|Organized by:||Faculty of Technology, GRK 1906 DiDy|
|Place:||Bielefeld University, main building, room U10-146|
|Date:||April 16, 2018|
One of the biggest challenges when dealing with viruses is their high mutation rates. These mutation rates make it impossible to reduce a certain virus to a single reference sequence and, at the same time, complicate de novo assembly of full viral genomes.
Due to their high sequence variability, viruses are often seen as quasispecies which consist of many viral haplotypes surrounding a master virus.
One purpose of this mini-workshop is informal exchange, therefore the schedule is rather relaxed. Times in the following table are tentative.
|11h00||Welcome (Jens Stoye)|
|11h15||Manja Marz||Nanopore quasispezies reconstruction|
|13h00||Tizian Schulz||Efficient querying of viral quasispecies|
|13h45||Kassian Kobert||Emergence of variants in viral quasispecies|
|15h30||Dominik Heider||Machine learning models for molecular diagnostics|
End of workshop: approximately 16h30.
Nanopore quasispezies reconstruction
by Manja Marz
Introduction: Third generation sequencing techniques have made it possible to generate read data of unprecedented length at a low cost. Relatively short sequenes such as viral genomes can now be fully covered by few or even singular long reads.
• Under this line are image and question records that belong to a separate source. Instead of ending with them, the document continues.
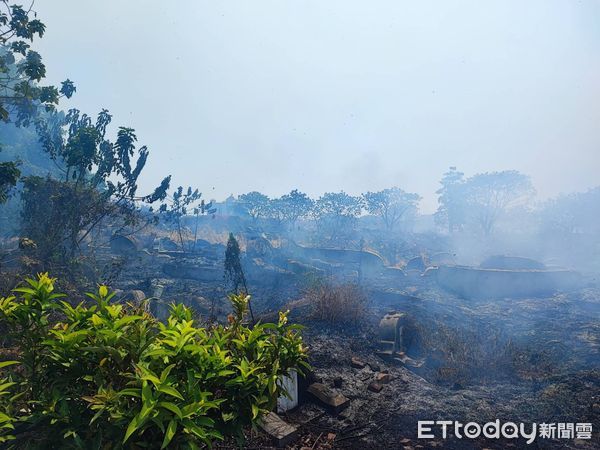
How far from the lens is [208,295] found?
1375 cm

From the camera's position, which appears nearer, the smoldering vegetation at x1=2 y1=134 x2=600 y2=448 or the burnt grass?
the burnt grass

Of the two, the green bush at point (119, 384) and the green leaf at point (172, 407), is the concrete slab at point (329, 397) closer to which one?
the green bush at point (119, 384)

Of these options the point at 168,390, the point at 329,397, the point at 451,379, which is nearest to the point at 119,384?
the point at 168,390

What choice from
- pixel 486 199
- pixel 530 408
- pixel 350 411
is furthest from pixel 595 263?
pixel 350 411

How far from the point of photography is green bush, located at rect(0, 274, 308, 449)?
1.54 m

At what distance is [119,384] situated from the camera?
5.93ft

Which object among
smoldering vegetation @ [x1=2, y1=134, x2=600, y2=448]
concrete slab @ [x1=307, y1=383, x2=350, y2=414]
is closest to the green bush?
smoldering vegetation @ [x1=2, y1=134, x2=600, y2=448]

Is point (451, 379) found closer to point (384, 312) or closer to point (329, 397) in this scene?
point (329, 397)

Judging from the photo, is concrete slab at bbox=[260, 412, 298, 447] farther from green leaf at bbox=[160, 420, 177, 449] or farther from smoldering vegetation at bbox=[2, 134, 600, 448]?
green leaf at bbox=[160, 420, 177, 449]

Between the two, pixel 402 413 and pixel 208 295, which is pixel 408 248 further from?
pixel 402 413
Due to their error-prone replication mechanism, virus populations are made up of a diverse spectrum of haplotypes. Characterizing this so called quasispecies is an important task in virus discovery and diagnostics.
Objectives: We aim to demonstrate that long read sequencing of viral genomes allows fast identification and almost obsoletes assembly when single reads cover the whole genome. Furthermore, we aim to determine the viral haplotypes contained in a sample. Utilizing the long read information, it is possible to determine which specific sequence features (e.g. co-occuring SNPs, recombination events) occur in each haplotype.
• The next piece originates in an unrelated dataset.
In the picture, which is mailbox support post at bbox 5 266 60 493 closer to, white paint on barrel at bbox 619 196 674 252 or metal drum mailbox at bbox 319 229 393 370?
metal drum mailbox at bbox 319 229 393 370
Methods: Using the recently released Direct RNA kit for the Oxford Nanopore Technologies MinION platform we sequenced a human coronavirus 229E (HCoV-229E) sample from human cell culture. As a work-in-progress approach, a de Bruijn graph is constructed from the overlapping k-mers of the long read data while preserving the information denoting which k-mers originated from a single long read. After tip- and bulge removal, potential haplotype consensus sequences are produced by assembly of overlapping subgraph consensus sequences.
Results: Sequencing the coronavirus sample yielded 293k reads, of which 27% are of virus origin. Median read length was 2.5kb and two reads exceeded 26kb, thus covering almost the full HCoV-229E genome of 27.3kb. The de Bruijn graph reveals the haplotype subgraph structure, but subgraph separation and consensus generation is hindered by the high amount of sequencing errors of the platform (15% insertions and deletions). This could be rectified by an error correction step, but might indicate that other approaches prove more suitable.
Conclusion: Long read sequencing enables viral full genome sequencing with minimal assembly, and also captures haplotype information. However, sequencing errors disrupt haplotype separation and necessitate appropriate error correction steps.
Efficient querying of viral quasispecies
by Tizian Schulz
According to Marschall et al. (2016), a quasispecies can be considered as a viral pan-genome which, in turn, can be represented as a colored de-Bruijn graph (CDBG). Such a CDBG is well suited to represent viral pan-genomes as it directly exposes differences and commonalities of all sequences even without a preceding assembly. However, the development of efficient methods to search within the graph is challenging. In this talk, a new method is introduced that queries a colored de-Bruijn graph following the idea of the prominent database search algorithm BLAST.
Emergence of variants in viral quasispecies
by Kassian Kobert
The high mutation rates of RNA viruses make it possible to study the adaptation of a viral quasispecies in a laboratory setting in “real time”. Here we have a look at the study of adaptation and the emergence of co-existing variants that can be observed when starting from a single clonal sequence.
Machine learning models for molecular diagnostics
by Dominik Heider
The development of computational approaches for predictive modeling of drug resistance, e.g., in HIV, has opened a new era in precision medicine. Clinical decision-support-systems have been designed for assistance in molecular diagnostics (MDx) or companion diagnostics (CDx) to enhance therapeutic success. These systems are typically based on statistical or machine learning models that were built based on clinical data. Nevertheless, the models rely on the data used for building up these models and it can be shown that the current clinical routine, i.e., Sanger sequencing, is not able to capture the whole viral quasispecies and thus can lead to false predictions.